WHAT YOU NEED TO DO: If you see a picture in the data below, omit it and copy the rest exactly.

(EXTRACTED MATERIAL)

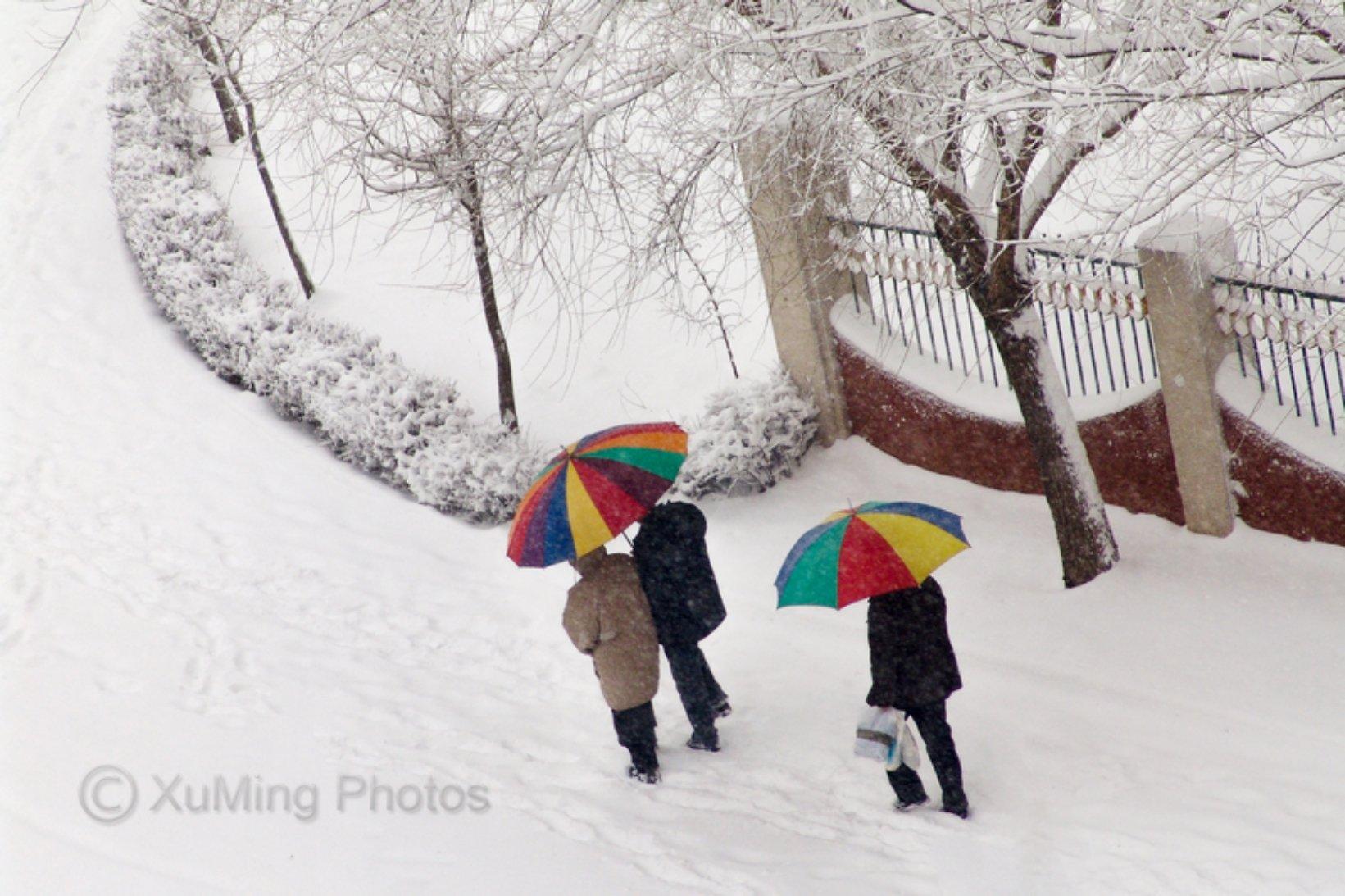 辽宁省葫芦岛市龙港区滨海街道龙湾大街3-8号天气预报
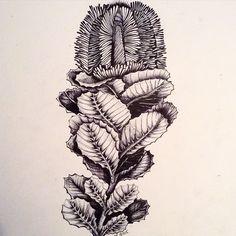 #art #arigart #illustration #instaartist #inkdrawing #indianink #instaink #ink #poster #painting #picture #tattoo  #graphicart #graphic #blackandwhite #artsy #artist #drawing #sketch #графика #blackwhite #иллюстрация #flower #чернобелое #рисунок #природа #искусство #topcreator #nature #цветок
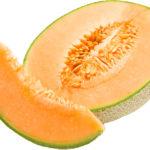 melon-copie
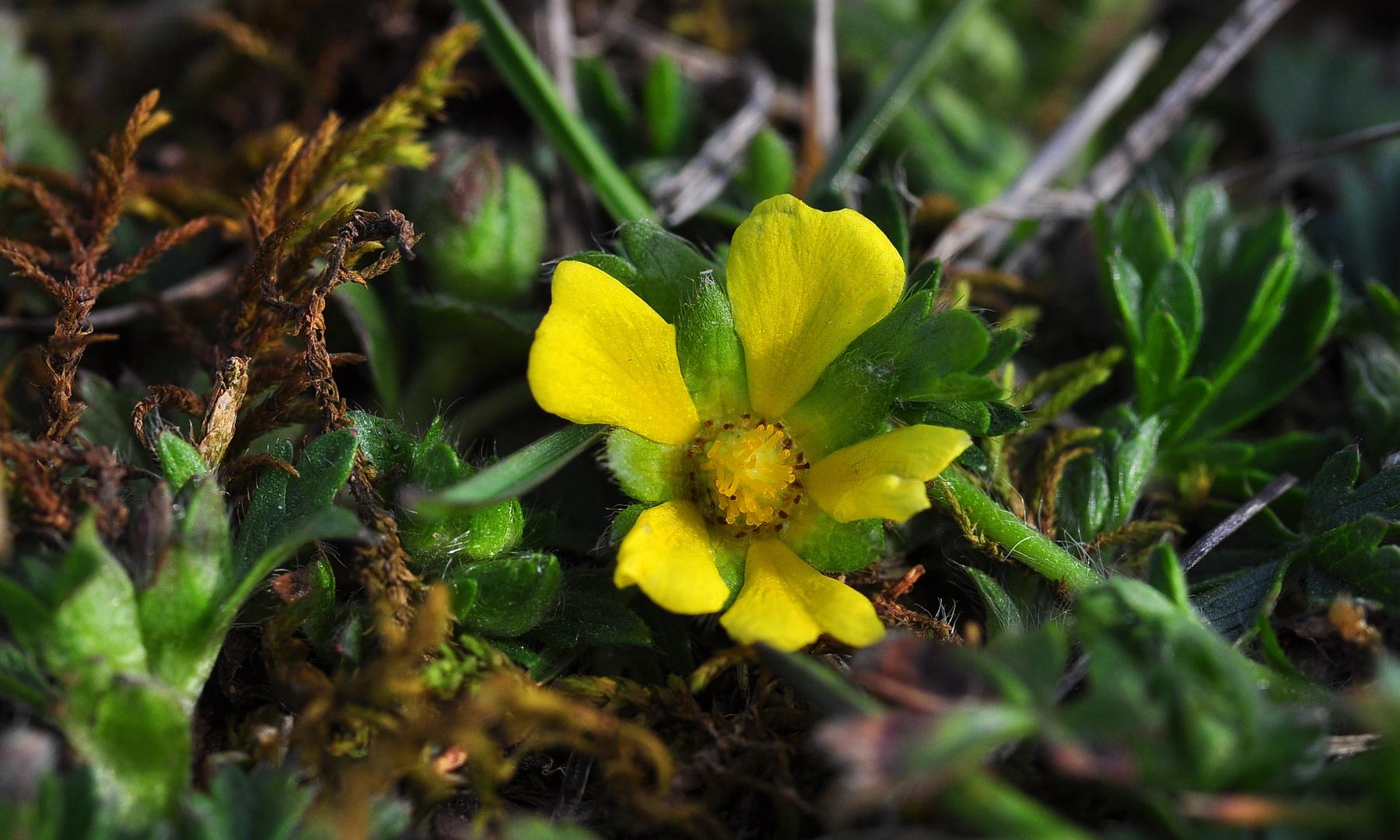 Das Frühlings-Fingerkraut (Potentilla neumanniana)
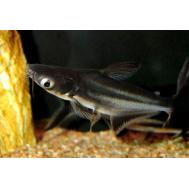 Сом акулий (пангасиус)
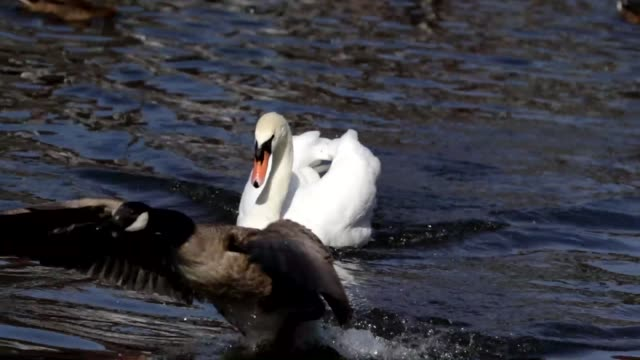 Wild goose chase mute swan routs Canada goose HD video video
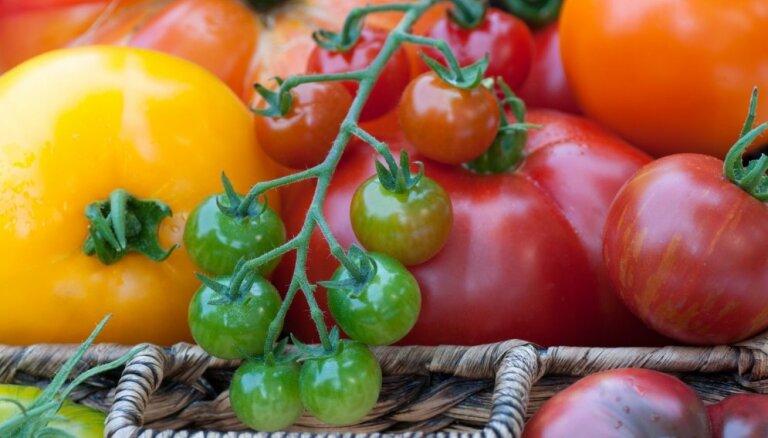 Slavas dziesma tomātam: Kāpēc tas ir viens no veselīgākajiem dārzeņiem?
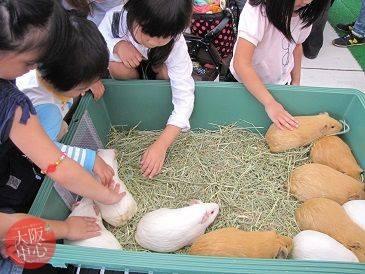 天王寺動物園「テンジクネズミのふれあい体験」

(End EXTRACTED MATERIAL)

EXERCISE RESULT:
 辽宁省葫芦岛市龙港区滨海街道龙湾大街3-8号天气预报
 #art #arigart #illustration #instaartist #inkdrawing #indianink #instaink #ink #poster #painting #picture #tattoo  #graphicart #graphic #blackandwhite #artsy #artist #drawing #sketch #графика #blackwhite #иллюстрация #flower #чернобелое #рисунок #природа #искусство #topcreator #nature #цветок
 melon-copie
 Das Frühlings-Fingerkraut (Potentilla neumanniana)
 Сом акулий (пангасиус)
 Wild goose chase mute swan routs Canada goose HD video video
 Slavas dziesma tomātam: Kāpēc tas ir viens no veselīgākajiem dārzeņiem?
 天王寺動物園「テンジクネズミのふれあい体験」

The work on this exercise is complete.